И даже когда мы начали понимать, что вот уже два года не просто одни и те же люди, но те же их фотографии остаются на том же месте, словно вдруг, с тех пор как Монтгомери Уорд открыл свое ателье, в Джефферсоне перестали кончать школу и жениться, и даже женатых людей не стало, Монтгомери Уорд все время был чем-то занят – то ли делал новые фотографии, которые не выставлял в окне, то ли, может быть, просто размножал и продавал старые, чтобы было чем платить аренду и не пришлось закрыть ателье. Он был занят, и, видно, работа у него была главным образом ночная, лабораторная, потому что теперь мы начали понимать, что главное свое дело он делает по ночам; как будто ему и впрямь нужна была темнота, и клиенты у него теперь были все больше мужчины, – в большой комнате, где происходила церемония открытия, теперь было темно, и клиенты входили и выходили через боковую дверь с переулка; и это все были такие люди, что им вряд ли и в голову могло прийти сфотографироваться. А дело все расширялось; на второе лето мы начали замечать, что клиенты – мужчины, обычно такие же молодые, как и его джефферсонские посетители, – стали приезжать из ближних городов и входили по ночам через боковую дверь, чтобы отдать или взять снимки, или негативы, или не знаю уж, что они там брали или отдавали.
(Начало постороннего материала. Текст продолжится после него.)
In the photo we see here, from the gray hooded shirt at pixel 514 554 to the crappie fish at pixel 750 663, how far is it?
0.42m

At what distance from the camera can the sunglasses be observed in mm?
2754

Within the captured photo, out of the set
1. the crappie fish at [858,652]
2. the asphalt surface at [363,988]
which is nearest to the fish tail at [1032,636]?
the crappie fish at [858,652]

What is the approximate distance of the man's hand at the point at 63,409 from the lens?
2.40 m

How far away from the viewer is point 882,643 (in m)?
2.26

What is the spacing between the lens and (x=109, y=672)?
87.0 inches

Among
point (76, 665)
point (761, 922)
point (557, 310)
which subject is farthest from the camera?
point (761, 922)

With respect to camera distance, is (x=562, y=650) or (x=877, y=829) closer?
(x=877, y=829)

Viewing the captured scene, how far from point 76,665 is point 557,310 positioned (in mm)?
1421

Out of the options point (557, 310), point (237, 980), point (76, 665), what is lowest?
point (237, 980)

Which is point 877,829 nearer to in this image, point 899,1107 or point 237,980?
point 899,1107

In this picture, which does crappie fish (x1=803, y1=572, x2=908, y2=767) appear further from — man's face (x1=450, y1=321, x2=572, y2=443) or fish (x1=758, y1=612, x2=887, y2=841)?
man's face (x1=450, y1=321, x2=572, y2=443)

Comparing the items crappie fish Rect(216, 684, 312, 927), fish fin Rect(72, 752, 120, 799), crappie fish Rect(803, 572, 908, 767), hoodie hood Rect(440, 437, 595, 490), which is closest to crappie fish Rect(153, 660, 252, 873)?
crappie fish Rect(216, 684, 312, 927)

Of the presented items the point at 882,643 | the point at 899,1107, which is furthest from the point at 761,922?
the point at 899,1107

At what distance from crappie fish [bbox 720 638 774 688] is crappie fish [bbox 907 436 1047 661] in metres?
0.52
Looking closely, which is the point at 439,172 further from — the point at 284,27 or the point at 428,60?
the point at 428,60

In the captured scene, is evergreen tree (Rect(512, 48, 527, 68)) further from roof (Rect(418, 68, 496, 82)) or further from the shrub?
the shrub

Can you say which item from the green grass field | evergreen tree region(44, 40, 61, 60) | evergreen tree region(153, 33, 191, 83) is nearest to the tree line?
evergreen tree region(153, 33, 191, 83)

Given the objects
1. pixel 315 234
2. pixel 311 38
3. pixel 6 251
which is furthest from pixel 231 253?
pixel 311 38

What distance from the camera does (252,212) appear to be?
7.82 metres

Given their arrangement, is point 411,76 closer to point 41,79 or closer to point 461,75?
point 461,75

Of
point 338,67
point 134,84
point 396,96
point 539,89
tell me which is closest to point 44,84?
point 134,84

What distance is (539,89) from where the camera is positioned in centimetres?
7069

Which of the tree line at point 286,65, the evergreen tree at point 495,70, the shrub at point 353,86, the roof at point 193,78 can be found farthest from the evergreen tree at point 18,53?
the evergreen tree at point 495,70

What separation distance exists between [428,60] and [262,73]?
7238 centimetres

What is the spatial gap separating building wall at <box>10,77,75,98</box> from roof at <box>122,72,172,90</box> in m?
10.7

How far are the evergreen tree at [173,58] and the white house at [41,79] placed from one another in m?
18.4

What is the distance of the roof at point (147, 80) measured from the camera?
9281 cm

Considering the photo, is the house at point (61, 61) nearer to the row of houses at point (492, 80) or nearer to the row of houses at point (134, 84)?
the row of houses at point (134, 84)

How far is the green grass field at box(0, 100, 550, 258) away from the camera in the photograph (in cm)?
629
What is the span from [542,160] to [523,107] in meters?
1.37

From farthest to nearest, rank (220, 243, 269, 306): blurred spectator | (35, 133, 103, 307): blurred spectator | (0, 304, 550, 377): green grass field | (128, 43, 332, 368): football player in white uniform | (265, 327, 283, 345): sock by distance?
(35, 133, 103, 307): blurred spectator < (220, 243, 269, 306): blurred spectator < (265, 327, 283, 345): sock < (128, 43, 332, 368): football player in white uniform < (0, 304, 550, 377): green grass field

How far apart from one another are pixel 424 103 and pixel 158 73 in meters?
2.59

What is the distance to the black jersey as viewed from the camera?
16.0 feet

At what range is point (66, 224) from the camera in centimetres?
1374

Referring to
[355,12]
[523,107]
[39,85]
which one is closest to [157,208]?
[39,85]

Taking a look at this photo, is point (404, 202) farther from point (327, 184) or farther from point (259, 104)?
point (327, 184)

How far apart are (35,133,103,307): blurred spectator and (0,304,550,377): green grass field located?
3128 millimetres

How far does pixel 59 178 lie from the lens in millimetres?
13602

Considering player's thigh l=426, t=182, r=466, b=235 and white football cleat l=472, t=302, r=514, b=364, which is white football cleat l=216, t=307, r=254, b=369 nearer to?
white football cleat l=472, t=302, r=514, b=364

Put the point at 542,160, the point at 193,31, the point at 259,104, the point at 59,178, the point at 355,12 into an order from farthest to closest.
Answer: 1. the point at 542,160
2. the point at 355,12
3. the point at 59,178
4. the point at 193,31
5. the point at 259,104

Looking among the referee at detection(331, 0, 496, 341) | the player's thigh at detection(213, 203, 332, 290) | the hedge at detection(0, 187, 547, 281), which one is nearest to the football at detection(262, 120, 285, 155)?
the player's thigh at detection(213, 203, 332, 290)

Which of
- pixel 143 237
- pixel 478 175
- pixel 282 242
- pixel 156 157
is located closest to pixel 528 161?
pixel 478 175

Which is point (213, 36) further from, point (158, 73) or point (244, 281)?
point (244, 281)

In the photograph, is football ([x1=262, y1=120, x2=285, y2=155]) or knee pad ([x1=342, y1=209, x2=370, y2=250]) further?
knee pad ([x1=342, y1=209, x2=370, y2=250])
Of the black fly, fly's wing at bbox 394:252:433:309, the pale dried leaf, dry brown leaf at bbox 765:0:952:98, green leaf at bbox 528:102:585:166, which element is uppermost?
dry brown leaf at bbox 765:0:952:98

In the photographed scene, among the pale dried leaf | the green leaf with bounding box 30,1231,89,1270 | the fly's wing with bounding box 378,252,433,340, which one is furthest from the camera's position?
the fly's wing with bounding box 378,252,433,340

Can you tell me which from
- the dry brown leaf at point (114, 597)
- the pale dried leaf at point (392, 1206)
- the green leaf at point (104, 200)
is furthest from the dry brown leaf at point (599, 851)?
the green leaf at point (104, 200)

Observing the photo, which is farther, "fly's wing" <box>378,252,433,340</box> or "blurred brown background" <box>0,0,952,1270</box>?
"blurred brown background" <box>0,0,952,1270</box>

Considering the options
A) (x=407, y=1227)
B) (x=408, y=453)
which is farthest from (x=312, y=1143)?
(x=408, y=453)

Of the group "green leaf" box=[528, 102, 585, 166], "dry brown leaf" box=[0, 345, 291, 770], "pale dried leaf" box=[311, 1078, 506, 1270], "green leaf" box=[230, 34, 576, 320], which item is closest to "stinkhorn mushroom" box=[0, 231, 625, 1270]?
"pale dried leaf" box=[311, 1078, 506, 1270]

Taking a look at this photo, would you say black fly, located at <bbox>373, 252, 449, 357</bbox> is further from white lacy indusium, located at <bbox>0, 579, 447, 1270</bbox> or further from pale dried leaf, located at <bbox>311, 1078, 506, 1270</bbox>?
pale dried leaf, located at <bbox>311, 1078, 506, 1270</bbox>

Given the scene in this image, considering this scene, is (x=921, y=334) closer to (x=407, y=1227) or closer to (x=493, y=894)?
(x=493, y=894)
– Нет, нет, – сказал дядя Гэвин Рэтлифу. – Не может быть. В Джефферсоне это просто немыслимо.
– Некоторые говорили, что в Джефферсоне и банк немыслимо ограбить, – сказал Рэтлиф.
– Но ее же нужно кормить, – сказал дядя Гэвин, – и хоть иногда выводить на прогулку, подышать воздухом.
– Куда выводить? – спросил я. – И кого выводить?
– Но и спиртного там тоже никак не может быть, – сказал Рэтлиф. – Первое ваше предположение, по крайней мере, допускало, что все делается тихо, чего нельзя сказать о торговле виски.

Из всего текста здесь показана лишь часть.